* Material to process:
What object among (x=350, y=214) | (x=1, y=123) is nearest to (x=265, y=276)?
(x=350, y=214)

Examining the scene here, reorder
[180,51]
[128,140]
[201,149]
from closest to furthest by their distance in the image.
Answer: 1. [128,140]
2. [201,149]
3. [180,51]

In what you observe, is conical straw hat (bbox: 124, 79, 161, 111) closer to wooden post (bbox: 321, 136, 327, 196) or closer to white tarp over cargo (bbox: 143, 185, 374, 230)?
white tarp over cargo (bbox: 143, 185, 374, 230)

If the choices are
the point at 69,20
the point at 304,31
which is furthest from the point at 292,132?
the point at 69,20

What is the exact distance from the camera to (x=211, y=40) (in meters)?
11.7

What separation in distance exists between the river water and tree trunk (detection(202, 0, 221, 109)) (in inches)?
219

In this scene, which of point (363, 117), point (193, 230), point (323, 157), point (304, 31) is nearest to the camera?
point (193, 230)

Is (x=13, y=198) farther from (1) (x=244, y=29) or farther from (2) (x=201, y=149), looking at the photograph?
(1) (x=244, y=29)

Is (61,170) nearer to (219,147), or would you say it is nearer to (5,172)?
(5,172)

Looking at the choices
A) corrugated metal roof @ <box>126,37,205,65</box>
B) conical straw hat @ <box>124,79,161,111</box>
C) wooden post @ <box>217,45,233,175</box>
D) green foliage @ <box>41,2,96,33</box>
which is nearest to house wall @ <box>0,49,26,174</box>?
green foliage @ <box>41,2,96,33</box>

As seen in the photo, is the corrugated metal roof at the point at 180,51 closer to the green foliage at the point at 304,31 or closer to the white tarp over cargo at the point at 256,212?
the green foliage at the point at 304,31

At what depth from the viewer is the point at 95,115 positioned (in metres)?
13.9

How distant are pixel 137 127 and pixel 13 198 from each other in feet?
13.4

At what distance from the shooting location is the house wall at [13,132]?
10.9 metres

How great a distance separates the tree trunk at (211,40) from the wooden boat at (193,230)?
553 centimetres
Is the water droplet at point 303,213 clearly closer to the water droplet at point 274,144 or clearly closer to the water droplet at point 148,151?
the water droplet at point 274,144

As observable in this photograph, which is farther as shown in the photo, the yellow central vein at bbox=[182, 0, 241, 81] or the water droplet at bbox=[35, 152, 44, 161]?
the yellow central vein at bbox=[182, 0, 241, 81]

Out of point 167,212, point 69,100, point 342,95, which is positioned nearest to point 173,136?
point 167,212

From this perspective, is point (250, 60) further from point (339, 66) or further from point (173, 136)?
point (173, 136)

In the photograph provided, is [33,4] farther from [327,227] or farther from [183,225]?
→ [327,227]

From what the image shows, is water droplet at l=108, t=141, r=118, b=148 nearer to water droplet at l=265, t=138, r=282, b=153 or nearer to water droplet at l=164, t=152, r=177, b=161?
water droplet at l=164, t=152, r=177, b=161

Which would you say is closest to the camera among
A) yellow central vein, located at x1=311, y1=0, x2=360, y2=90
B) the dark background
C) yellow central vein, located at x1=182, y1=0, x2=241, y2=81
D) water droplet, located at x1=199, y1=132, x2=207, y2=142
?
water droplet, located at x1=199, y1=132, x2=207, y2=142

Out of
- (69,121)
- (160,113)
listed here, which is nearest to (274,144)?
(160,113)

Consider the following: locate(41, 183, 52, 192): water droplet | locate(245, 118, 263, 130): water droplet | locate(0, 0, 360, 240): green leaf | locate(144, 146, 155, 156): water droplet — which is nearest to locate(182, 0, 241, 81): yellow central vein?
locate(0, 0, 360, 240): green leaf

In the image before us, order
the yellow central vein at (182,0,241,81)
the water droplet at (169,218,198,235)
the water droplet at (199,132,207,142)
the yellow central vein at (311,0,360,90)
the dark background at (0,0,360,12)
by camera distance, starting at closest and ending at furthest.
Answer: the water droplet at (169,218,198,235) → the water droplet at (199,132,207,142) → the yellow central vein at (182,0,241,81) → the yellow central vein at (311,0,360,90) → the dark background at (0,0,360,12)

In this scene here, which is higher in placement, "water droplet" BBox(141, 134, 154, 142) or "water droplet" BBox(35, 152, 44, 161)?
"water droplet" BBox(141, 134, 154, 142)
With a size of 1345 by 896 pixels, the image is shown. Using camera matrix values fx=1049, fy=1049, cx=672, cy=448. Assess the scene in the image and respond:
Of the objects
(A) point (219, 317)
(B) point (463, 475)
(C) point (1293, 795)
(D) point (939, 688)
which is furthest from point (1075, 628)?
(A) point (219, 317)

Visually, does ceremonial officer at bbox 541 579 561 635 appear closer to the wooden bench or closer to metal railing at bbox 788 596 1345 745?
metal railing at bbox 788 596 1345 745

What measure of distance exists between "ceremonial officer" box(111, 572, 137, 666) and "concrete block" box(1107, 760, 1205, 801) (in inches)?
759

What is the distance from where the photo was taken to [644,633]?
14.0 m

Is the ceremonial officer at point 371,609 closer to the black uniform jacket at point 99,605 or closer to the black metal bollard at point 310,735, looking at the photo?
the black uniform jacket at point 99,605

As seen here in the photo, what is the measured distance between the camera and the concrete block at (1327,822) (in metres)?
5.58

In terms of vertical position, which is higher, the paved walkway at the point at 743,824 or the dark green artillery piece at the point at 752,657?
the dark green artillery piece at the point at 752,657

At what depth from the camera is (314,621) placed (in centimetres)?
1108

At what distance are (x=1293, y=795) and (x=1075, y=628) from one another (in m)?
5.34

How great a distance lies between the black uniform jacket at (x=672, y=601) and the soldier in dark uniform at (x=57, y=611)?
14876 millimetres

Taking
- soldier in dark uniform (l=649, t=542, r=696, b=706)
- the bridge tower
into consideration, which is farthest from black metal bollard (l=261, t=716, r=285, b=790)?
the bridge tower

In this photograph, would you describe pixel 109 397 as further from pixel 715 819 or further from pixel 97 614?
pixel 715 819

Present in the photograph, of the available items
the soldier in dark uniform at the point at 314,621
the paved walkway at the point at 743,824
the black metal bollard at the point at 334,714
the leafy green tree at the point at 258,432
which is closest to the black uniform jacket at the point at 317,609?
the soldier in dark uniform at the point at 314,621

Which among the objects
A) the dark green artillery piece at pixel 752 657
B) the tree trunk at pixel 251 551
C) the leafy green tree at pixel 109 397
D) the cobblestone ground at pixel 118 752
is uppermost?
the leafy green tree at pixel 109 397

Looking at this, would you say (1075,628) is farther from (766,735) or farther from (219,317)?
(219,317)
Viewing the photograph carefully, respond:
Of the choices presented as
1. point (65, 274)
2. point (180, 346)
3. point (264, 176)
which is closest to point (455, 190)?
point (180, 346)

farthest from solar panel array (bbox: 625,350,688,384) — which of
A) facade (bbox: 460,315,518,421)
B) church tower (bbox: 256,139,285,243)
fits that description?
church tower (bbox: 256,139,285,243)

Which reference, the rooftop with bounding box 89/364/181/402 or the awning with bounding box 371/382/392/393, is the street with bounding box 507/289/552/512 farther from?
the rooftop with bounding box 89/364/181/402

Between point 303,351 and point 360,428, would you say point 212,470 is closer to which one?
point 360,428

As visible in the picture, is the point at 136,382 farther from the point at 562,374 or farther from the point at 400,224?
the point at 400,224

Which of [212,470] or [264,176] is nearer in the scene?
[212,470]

* Aim: Output the line holding "Which among the objects", then every later line through the end of the records above, exactly as given and nothing else.

* Problem solution:
Which among the objects
A) the dark green artillery piece at pixel 752 657
B) the tree trunk at pixel 251 551
C) the leafy green tree at pixel 109 397
D) the cobblestone ground at pixel 118 752
is uppermost?
the leafy green tree at pixel 109 397

Looking at this, would you say (1075,628) is farther from (766,735) or farther from (219,317)?
(219,317)
Viewing the photograph carefully, respond:
Of the choices presented as
1. point (65, 274)
2. point (180, 346)
3. point (264, 176)
which is closest to point (455, 190)?
point (180, 346)

farthest from solar panel array (bbox: 625,350,688,384) — which of
A) facade (bbox: 460,315,518,421)
B) church tower (bbox: 256,139,285,243)
fits that description?
church tower (bbox: 256,139,285,243)

Which reference, the rooftop with bounding box 89/364/181/402 or the awning with bounding box 371/382/392/393, is the street with bounding box 507/289/552/512 farther from?
the rooftop with bounding box 89/364/181/402

Between point 303,351 and point 360,428, would you say point 212,470 is closer to which one?
point 360,428

As visible in the picture, is the point at 136,382 farther from the point at 562,374 or farther from the point at 400,224?
the point at 400,224

Which of [212,470] or [264,176] is nearer in the scene?
[212,470]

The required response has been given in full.